Diseñado a fines de marzo como un esquema de “amortiguación” mientras duraba la guerra en Medio Oriente, el acuerdo de precios cumplirá sus 45 días el 15 de mayo sin que el petróleo baje considerablemente. El crudo se mantiene por encima de los US$ 100 por barril, mientras que en el mercado interno se comercializa en torno a los US$ 90.
Cuándo aumenta la nafta
YPF presentó este viernes los números de su balance y avances del negocio ante inversores y allí estimó que en abril el precio doméstico de los combustibles neto de impuestos fue de 90,5 centavos de dólar por litro en promedio, frente a una paridad de importación de US$ 1,07 en promedio. Así, la nafta y el gasoil tendrían un atraso de 15,5%, números que comparten otras empresas del sector.

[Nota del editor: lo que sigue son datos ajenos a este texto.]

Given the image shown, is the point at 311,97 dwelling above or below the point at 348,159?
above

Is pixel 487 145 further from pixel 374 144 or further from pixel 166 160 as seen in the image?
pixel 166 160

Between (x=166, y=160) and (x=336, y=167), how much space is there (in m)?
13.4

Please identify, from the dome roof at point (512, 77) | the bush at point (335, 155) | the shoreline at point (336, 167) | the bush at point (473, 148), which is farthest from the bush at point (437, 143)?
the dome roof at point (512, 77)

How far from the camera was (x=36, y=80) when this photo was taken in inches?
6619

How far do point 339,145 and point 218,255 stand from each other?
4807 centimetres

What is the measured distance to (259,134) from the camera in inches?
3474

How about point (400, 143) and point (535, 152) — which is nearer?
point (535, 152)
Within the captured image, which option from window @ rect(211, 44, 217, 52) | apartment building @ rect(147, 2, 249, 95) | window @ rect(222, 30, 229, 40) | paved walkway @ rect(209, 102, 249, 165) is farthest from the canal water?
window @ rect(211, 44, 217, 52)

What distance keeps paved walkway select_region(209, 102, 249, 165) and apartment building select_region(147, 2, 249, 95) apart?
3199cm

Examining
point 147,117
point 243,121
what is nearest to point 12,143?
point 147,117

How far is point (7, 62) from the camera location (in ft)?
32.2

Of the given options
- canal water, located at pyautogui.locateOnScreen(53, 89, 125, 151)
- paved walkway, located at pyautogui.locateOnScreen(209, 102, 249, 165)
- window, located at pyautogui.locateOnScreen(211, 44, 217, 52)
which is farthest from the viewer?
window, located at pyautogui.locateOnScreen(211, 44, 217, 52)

El congelamiento de los precios se definió luego de que YPF observara una caída en su demanda de combustibles de 10% en los últimos días de marzo frente al inicio de ese mes, cuando comenzó la guerra y empezaron a volar los valores del petróleo.
El Gobierno, que formalmente no está en las mesas de negociaciones, sino a través de su participación accionaria y control en YPF, busca acotar al máximo posible los movimientos. Un aumento de la nafta tendría estadísticamente poco impacto en el índice de precios de mayo, pero podría hacer rebotar a la inflación en junio.
“Si el petróleo sigue en estos valores, no queda otra que aumentar los precios. Será de a poco, tratando de cuidar el impacto en el consumidor, pero esto no puede sostener”, dijo ante Clarín un ejecutivo del sector.
Y remarcó: “No veo posibilidad de extender este acuerdo, porque el crudo duró en 100 dólares muchísimo más de lo previsto y se acumuló un déficit considerable entre las refinadoras y las productoras de petróleo, que se sigue ampliando con el paso de los días. Por eso hay que cortar la sangría y con el tiempo recuperar esas pérdidas”.
En efecto, el mercado espera que cuando termine la guerra entre Irán, Estados Unidos, Israel y sus aliados y se libere definitivamente el Estrecho de Ormuz, el petróleo caerá progresivamente durante los próximos seis meses, pero acá en la Argentina los precios se mantendrán sin cambios o con nuevas subas, para compensar este último mes y medio de estabilización de precios.